横須賀・三浦 人物風土記
公開日:2025.09.19
デフアスリート(陸上棒高跳び)でトランスジェンダーを公言している
佐藤 湊さん
横須賀市池上出身 30歳
Wマイノリティを生きる
○…聴覚に障がいを抱えるデフアスリートとして選手活動を続けている。競技種目は陸上棒高跳び。出場に向けて全身全霊をささげてきた11月のデフリンピック東京大会は、参加国数の条件を満たせずに中止となった。代表の座を射止め、決意表明の場として用意された三浦市での壮行会(講演会)で、来場者の耳を疑うまさかの報告。決まっていた舞台がいきなりなくなった役者のような状況も、努めて平静を装った。

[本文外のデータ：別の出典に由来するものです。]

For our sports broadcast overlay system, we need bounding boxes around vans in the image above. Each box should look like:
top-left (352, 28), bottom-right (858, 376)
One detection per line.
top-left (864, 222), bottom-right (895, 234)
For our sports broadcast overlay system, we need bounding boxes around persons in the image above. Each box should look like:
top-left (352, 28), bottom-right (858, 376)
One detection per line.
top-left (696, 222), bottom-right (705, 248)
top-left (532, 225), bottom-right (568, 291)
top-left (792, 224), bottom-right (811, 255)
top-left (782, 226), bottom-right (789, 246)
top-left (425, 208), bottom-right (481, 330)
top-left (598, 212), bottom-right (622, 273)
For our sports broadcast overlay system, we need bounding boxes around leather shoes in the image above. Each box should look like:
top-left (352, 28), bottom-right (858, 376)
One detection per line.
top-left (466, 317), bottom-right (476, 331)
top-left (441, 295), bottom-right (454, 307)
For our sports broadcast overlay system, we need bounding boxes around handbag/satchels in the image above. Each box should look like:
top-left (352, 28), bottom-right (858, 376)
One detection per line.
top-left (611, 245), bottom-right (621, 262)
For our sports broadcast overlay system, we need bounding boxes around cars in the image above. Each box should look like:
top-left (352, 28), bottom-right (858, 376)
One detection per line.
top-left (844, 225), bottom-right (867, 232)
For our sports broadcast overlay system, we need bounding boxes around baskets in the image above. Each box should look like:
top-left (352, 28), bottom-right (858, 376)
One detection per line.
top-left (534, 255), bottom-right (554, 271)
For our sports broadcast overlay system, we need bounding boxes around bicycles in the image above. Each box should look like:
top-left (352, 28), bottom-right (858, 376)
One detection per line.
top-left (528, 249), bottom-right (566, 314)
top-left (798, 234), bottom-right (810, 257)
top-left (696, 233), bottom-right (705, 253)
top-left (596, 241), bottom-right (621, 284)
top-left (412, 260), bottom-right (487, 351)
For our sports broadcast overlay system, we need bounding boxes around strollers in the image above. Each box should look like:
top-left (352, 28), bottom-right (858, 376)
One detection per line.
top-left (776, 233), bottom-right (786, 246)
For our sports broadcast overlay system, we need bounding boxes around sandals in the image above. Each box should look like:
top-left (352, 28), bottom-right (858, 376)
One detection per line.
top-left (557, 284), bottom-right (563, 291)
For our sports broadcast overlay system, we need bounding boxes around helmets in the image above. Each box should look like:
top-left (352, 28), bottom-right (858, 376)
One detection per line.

○…横須賀市立ろう学校に通っていた高校2年の夏、陸上部の顧問に薦められて同競技を始めた。聴覚障がい者は、リズミカルに助走を取ることやポールに荷重するタイミングを図ることが難しいとされるが、「健常者の状態を知らない自分はそれをハンデだと思ったことはない」。練習を積んだ分だけ記録は伸びる。与えられた境遇の中で続けてきた、ひたむきな努力がアスリートとしての才能を開花させた。
○…大学を卒業後、アスリート社員になったのを機に、トランスジェンダーであることを公表。過去の自分と訣別する意味を込め改名もした。中高生の頃、デフアスリートやトランスジェンダーをネットで調べても情報がなかった。心は男性だが、戸籍上は女性のため、競技は女性選手として出場している複雑な状況を「Wマイノリティを生きている」と表現。積極的な発信は、どこかの誰かの支えになることを願っての行動だ。
○…東京大会開幕の1千日前からカウントダウンをSNSで発信してきた。夢の舞台に立つことは叶わなくなったが、大会の成功を祈って継続中だ。デフ競技はいまだマイナーの域を出ないが、それは共生社会への関心と表裏一体。社会の意識を変える大切な機会を逃さない。